Rewrite the records from the start up to and including the line with "103L12 113H22L26 109V101L17", replacing "mask_w" with "mask_width" and changing nothing else. Leave the pictures out of your answer.
++++
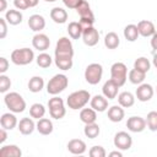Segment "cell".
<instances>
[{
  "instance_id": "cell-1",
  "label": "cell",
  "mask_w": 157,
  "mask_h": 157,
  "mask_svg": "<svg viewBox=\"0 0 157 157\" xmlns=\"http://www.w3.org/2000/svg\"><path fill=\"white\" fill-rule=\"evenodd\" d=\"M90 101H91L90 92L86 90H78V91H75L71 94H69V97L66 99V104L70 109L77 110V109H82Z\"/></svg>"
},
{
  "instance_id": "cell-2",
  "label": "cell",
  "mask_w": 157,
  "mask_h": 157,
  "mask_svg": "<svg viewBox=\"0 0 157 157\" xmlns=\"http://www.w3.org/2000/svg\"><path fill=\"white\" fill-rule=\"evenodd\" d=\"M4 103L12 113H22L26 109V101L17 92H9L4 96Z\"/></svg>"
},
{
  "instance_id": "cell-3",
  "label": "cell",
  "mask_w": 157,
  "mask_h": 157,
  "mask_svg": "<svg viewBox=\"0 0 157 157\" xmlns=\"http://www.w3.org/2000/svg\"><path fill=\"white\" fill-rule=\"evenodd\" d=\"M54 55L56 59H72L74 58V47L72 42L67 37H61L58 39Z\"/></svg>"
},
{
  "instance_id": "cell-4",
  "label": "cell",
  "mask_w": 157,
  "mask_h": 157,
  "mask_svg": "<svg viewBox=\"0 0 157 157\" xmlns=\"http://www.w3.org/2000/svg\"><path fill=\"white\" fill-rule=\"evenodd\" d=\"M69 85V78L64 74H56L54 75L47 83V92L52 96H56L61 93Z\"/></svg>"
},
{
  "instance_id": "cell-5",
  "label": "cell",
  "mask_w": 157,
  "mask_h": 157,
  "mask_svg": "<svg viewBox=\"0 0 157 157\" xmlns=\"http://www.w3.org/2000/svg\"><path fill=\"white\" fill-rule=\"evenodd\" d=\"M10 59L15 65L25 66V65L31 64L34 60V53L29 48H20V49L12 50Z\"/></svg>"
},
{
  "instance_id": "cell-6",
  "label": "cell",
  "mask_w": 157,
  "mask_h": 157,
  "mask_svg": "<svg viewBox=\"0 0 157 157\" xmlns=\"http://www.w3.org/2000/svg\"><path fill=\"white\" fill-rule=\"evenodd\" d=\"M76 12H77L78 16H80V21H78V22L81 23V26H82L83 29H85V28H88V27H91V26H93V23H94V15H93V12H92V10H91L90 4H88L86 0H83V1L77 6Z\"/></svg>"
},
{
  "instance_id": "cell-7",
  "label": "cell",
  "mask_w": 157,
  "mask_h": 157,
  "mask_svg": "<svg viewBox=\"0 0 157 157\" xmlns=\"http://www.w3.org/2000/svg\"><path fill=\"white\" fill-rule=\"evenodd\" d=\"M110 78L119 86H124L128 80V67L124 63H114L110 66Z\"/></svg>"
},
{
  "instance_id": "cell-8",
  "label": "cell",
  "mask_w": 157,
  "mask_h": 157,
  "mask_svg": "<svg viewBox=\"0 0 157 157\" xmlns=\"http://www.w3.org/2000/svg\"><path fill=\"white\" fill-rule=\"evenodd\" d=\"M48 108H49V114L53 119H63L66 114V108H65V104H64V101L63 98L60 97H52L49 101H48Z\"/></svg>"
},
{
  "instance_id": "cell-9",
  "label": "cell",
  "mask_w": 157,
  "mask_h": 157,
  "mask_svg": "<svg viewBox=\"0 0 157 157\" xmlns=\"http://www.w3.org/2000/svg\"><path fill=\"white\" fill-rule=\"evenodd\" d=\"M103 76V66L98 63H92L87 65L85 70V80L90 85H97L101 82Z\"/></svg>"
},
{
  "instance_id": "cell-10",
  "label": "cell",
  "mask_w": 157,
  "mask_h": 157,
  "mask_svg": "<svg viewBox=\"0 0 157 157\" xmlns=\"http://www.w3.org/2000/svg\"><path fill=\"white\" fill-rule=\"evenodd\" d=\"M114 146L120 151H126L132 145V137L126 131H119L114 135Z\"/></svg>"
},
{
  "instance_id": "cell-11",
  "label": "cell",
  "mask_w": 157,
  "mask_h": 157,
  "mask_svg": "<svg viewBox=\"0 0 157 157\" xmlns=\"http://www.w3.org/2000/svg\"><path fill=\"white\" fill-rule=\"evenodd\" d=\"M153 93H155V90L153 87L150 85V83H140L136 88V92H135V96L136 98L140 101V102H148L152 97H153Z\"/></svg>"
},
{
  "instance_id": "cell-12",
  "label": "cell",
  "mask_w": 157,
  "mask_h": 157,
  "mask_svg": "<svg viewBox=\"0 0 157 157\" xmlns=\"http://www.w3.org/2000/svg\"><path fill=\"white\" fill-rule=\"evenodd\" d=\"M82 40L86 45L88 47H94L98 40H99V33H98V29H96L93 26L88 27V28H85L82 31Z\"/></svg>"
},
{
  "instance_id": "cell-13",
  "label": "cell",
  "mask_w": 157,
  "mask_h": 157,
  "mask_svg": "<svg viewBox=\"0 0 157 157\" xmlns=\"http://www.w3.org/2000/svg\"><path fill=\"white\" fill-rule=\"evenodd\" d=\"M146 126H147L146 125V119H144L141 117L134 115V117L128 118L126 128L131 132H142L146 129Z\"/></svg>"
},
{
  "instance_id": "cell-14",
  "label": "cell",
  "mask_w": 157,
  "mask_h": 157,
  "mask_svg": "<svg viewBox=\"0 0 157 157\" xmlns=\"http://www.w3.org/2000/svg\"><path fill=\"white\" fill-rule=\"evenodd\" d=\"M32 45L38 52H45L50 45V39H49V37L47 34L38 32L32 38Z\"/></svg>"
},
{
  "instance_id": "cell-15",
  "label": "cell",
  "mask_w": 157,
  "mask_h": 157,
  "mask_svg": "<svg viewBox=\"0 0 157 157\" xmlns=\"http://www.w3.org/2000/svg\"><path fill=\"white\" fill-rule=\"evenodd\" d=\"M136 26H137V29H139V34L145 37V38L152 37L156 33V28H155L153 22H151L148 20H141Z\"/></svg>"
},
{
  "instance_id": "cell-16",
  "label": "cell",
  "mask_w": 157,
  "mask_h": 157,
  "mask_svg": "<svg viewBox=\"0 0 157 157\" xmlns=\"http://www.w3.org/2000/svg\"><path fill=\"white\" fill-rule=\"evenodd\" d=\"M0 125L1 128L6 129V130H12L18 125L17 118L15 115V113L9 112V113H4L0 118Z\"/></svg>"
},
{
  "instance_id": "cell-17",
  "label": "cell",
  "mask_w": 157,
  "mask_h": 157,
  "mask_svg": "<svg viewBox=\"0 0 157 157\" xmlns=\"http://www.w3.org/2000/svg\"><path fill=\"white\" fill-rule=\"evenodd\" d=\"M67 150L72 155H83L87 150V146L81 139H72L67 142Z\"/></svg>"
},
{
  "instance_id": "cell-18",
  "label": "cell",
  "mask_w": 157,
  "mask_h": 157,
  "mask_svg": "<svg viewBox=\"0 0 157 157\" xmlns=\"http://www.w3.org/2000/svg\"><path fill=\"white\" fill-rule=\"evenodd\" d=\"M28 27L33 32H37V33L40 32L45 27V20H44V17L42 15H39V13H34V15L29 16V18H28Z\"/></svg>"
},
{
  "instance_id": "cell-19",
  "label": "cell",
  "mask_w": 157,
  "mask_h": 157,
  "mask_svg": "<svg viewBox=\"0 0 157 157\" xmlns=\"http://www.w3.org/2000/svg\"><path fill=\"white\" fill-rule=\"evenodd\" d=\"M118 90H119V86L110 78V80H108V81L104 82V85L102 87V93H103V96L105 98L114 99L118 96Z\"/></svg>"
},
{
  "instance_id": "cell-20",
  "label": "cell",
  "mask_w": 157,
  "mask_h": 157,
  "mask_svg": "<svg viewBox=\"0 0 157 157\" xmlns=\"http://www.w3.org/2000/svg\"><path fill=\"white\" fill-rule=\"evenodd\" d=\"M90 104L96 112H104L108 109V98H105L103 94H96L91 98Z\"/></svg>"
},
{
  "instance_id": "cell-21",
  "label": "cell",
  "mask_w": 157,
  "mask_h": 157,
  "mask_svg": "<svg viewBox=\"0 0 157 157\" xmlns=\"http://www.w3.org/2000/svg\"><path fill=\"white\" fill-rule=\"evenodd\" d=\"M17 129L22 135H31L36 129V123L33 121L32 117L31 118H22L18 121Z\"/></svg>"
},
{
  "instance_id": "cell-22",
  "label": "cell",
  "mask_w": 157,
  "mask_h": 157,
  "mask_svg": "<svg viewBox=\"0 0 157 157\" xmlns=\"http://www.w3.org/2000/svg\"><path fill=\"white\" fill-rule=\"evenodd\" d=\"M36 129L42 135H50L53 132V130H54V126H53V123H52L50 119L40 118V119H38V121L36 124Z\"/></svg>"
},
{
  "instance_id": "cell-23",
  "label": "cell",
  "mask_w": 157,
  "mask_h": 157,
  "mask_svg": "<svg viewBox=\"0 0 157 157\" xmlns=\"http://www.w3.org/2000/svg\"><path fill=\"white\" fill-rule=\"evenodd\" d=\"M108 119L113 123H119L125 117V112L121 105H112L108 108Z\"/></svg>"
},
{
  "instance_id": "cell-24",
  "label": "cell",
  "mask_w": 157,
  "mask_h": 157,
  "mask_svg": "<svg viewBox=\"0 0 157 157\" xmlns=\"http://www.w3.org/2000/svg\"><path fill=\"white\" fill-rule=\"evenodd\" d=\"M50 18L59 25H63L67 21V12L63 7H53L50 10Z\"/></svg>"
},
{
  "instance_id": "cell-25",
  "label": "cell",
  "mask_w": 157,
++++
▸ **COMPLETE RESPONSE**:
Segment "cell".
<instances>
[{
  "instance_id": "cell-1",
  "label": "cell",
  "mask_width": 157,
  "mask_h": 157,
  "mask_svg": "<svg viewBox=\"0 0 157 157\" xmlns=\"http://www.w3.org/2000/svg\"><path fill=\"white\" fill-rule=\"evenodd\" d=\"M90 101H91L90 92L86 90H78V91H75L71 94H69V97L66 99V104L70 109L77 110V109H82Z\"/></svg>"
},
{
  "instance_id": "cell-2",
  "label": "cell",
  "mask_width": 157,
  "mask_h": 157,
  "mask_svg": "<svg viewBox=\"0 0 157 157\" xmlns=\"http://www.w3.org/2000/svg\"><path fill=\"white\" fill-rule=\"evenodd\" d=\"M4 103L12 113H22L26 109V101L17 92H9L4 96Z\"/></svg>"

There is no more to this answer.